According to Table 4, the average error of 30 measurements is 3.52%. When applying the correction of the recalculation of the f-value, the accuracy of the 30 measurements increased, but not by much. The range that the program can also find faces in the image is from 0.5 m to 4 m. In actual conditions, this test will be affected by ambient conditions, especially lighting. Using light in the laboratory will give two different results in Table 5. The resulting image can still be used for detection and distance measurement.

Compare the distance measured results with the images in the laboratory environment.

Light conditions Outside light Light of the light bulb
In the practice room 50% 75%

Here we will have a table comparing the images obtained from the environments.
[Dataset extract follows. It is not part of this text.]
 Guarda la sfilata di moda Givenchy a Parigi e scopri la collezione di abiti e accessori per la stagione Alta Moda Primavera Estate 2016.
Table 6 shows that average lighting conditions will give the best results. The inspection in the corridor also depends a lot on the light intensity at that time, if in cloudy weather conditions. Therefore, image acquisition for distance measurement is also greatly affected by ambient light conditions.

Compare the distance measured results with outdoor images.

Light conditions Harsh light Weak outdoor light Average outdoor light
Distance measurement ratio 52% 57% 90%
Experimenting with a robot that guide passengers and avoids obstacles

The robot was tested in a simulation of a miniature airport terminal with a size of about 20 m×20 m. In the test environment, there are full locations such as doors, departure gates, check-in counters, coffee shops. The starting position of the robot will be at the door. When someone communicates with the robot and asks the robot to lead the way to the desired location on the map, the robot will map out the most optimal trajectory and will lead the passenger, as shown in Figure 19. The screen behind the robot will show passengers the way to go. The rear camera is also used to identify and determine if the passenger is still following the robot, if the passenger does not follow the robot, the robot will return to the starting position.

Figure 19

(a) Passengers interact with the robot. (b) The robot leads the passenger to the check-in counter.

On the floor of the airport terminal, there are magnets in fixed positions so that the robot can locate. When the robot guides, it will find the optimal path through these reference magnet points and closest to the current position of the robot. The position of the magnets can be seen in Figures 20 and 21. The distance between the magnets is optimized so that the robot can be prevented from deviating from its orbit during movement, here the distance of the magnets is about 3m.

Figure 20

(a) Airport terminal map and robot path. (b) the actual path of the robot during passenger guidance.

Figure 21

Position of the reference magnets on the floor.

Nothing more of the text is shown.